Tindouf occupée. L’Algérie doit entamer des négociations directes avec le Polisario

Lamamra a informé son interlocuteur que son pays appelle à des négociations directes être le Maroc et les séparatistes.
Chaque fois que les Algériens se retrouvent devant un responsables onusien, ils servent le même discours, pour affirmer qu’ils n’y sont vraiment pour rien dans ce conflit. Et c’est aussi ce que répète leur président.
On veut bien les croire mais allons-y doucement quand même, il y a des faits qui semblent dire autre chose. Et surtout soyons objectifs!
Lorsque l’Espagne a clarifié sa position vis-à-vis du dossier du Sahara, l’Algérie a riposté comme si l’action du gouvernement espagnol était une attaque directe contre elle. Pourquoi ce comportement quand on n’est pas partie du conflit? Cela n’a pas de sens. Dans ce cas, il s’agit d’une affaire maroco-espagnole qui intéresse la direction du Polisario. Personne n’a évoqué l’Algérie.
Lorsque l’Algérie oblige le président tunisien à accueillir le chef du Polisario en tant que chef d’Etat à Tunis est-ce que cela va dans le sens de ce que prétend l’Algérie?
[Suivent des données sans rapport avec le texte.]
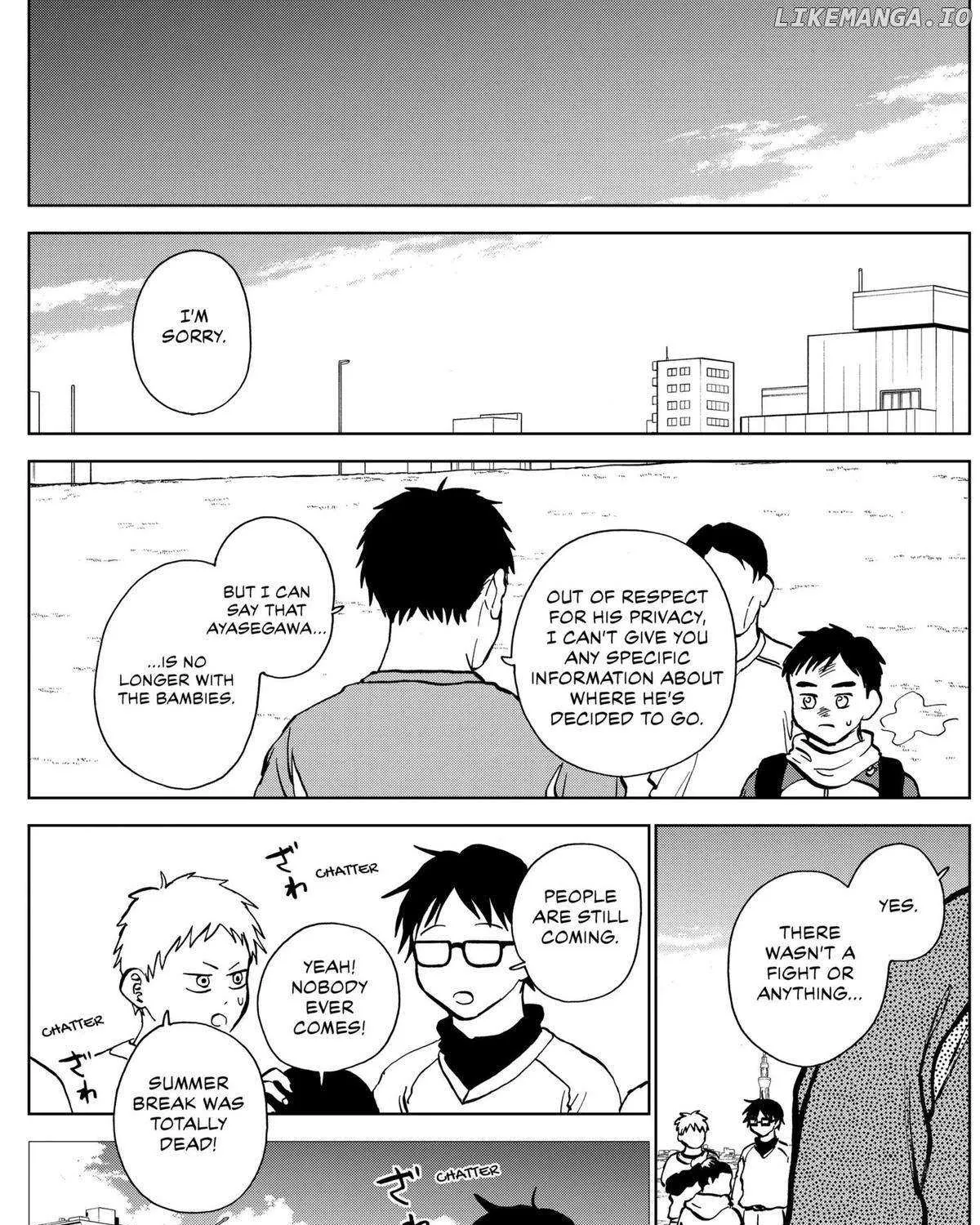 Diamond no Kouzai Chapter 37 page 18 -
Mais pas du tout, ça veut dire que le pouvoir algérien, toujours sous la coupe des militaires, essaie de donner plus de visibilité au Polisario et ainsi renforce sa position. Or comme on l’a vu, l’effet escompté n’a pas eu lieu, tout s’est retourné contre les trois parties.
Lorsque le président du sénat Salah Goudjil, 90 ans, affirme que pour l’Algérie l’affaire du Sahara est une question d’être ou de ne pas être, cela explique tout, même si on peut en être étonné, sachant que le peuple algérien n’a absolument pas besoin du Polisario pour être. Au contraire, l’existence du Polisario l’empêche de bien vivre sa vie, avoir des bonnes autoroutes, des logements décents, des TGV, des piscines, des malls, des, zoos, du pain, de la pomme de terre, de l’huile, du lait, des bananes... la liste est encore longue, mais nous n’avons pas le temps.
Ainsi, on peut penser que les meilleures actions en faveur du Maroc sont celles entreprises par l’Algérie elle-même. Tous ses coups se retournent contre elle, le Maroc n’a plus qu’à la laisser faire et prouver ce qu’il a toujours dit, à savoir que le premier acteur de ce conflit c’est l’Algérie. Et elle continue à le démontrer chaque jour. On commende à penser aussi que l’Algérie n’est qu’un pion d’une autre partie qui joue de loin.
Ainsi, si la question est posée aux Nations unies, le Maroc n’aura qu’à sortir ces beaux arguments et, on peut en être sûr, il n’aura pas beaucoup de peine à convaincre.
Dans ces conditions, avec qui devra négocier le Maroc? Avec le Polisario qui n’a pas le droit à la parole ou avec le véritable acteur? La réponse est évidente. Par conséquent la langue de bois de Lamamra ne risque pas de remuer grand-chose, tout le monde sait déjà tout.
Et puis, revoyions un point important ! Même si on admet une négociation entre le Maroc et l’autre partie, de qui on parle au juste? Un mouvement séparatiste ou un Etat déjà constitué? Ce n’est pas la même chose. Le Polisario a déjà sa république qui est, dit-il, sahraouie et arabe, même si aucun pays arabe n’en veut, à part l’Algérie qui essaie d’embrigader la Tunisie.
Le problème a changé de nature il y a longtemps. Au début c’était un problème pour le Maroc, mais aujourd’hui, grâce à l’Algérie et sa force de frappe, nous sommes devant un problème algéro-polisarien. C’est à l’Algérie de savoir comment gérer la présence sur son territoire d’un Etat qui veut son indépendance. Pour le moment, le Polisario jouit d’une certaine souveraineté sur Tindouf et d’une manne financière qui vient d’Alger et des aides internationales même si ces dernières n’atteignent pas les populations retenues de force dans les camps.
C’est pourquoi, s’il y a un conseil raisonnable, rationnel, logique et salutaire à donner à l’Algérie, c’est bien d’entamer sans délai des négociations directes avec le Polisario sur les territoires occupés à Tindouf.